Klient ustala jedynie, jakie ryzyko jest gotów ponieść i jakie są jego cele inwestycyjne
Revolut poinformował, że w najnowszej wersji jego aplikacji pojawiła się funkcja automatycznych inwestycji. Robodoradca powstał z myślą o użytkownikach aplikacji, którzy nie mają doświadczenia w zakresie inwestowania oraz osobach, które nie mają czasu na analizę i wybór aktywów do portfela.
Klient fintechu, który zdecyduje się na korzystanie z tego narzędzia, musi najpierw zdecydować, jakie ryzyko jest gotów podjąć i jakie są jego cele inwestycyjne. Aby to określić, powinien odpowiedzieć na zestaw pytań w aplikacji. Na podstawie odpowiedzi klienta, robodoradca proponuje zdywersyfikowany portfel inwestycyjny.

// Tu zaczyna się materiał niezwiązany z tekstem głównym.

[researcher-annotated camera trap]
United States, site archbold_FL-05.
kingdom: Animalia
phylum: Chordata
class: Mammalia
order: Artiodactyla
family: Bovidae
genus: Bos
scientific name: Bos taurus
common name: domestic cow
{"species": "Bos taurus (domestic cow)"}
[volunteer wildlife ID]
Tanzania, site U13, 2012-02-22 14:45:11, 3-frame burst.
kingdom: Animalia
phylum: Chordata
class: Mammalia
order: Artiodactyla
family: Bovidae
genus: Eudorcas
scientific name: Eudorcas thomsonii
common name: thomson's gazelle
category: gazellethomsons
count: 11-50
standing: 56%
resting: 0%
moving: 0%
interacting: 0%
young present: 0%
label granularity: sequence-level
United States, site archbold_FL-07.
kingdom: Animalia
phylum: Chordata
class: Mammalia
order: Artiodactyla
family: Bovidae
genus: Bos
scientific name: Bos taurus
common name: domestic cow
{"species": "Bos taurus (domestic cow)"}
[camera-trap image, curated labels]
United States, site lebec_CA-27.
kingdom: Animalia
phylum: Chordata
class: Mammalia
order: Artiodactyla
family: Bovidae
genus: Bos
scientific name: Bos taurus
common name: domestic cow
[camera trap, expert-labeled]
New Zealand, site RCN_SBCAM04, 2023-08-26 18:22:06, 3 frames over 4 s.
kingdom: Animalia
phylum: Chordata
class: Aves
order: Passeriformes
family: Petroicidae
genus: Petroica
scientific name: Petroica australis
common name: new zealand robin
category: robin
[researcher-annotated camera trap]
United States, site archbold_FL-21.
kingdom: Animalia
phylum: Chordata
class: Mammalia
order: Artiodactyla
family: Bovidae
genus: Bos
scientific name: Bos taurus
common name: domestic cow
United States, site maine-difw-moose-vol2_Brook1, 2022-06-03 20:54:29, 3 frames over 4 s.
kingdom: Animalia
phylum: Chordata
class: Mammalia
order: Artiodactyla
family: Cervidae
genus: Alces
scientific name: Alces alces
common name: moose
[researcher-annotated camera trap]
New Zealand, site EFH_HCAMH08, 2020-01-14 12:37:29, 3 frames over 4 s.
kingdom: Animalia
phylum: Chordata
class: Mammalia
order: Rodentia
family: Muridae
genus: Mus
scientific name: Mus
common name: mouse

Następnie użytkownik zasila portfel pieniędzmi (minimum 100 euro), które są automatycznie inwestowane. Automat zrównoważy portfel, gdy na rynku zajdą ważne z punktu widzenia inwestora zmiany. Klient może ustawić przelew cykliczny, który będzie zasilał portfel, co pozwoli uśredniać ceny zakupu aktywów. Użytkownik będzie też okresowo pytany, czy jego preferencje inwestycyjne uległy zmianie.
Wprowadzenie usługi robodoradztwa Revolut anonsował jeszcze jesienią ubiegłego roku, o czym mogliście przeczytać w serwisie cashless.pl. Fintech w tamtym czasie wprowadził do oferty Inwestycje Pro (Trading Pro), czyli zestaw narzędzi dla zaawansowanych inwestorów. Pakiet zapewnia niższe prowizje, wyższe limity transakcji, zaawansowaną analitykę oraz wersję desktopową, ale jest płatny.
Darmowe nie jest też robodoradztwo. Firma pobiera za tę usługę 0,75 proc. w skali roku od wartości portfela (opłata potrącana jest miesięcznie). Fintech zaznacza w swoim komunikacie, że narzędzie nie jest wolne od ryzyka – klient może utracić część lub całość inwestowanych pieniędzy. Revolut nie gwarantuje, że cele inwestycyjne zostaną osiągnięte, ani że portfel inwestycyjny przyniesie zyski.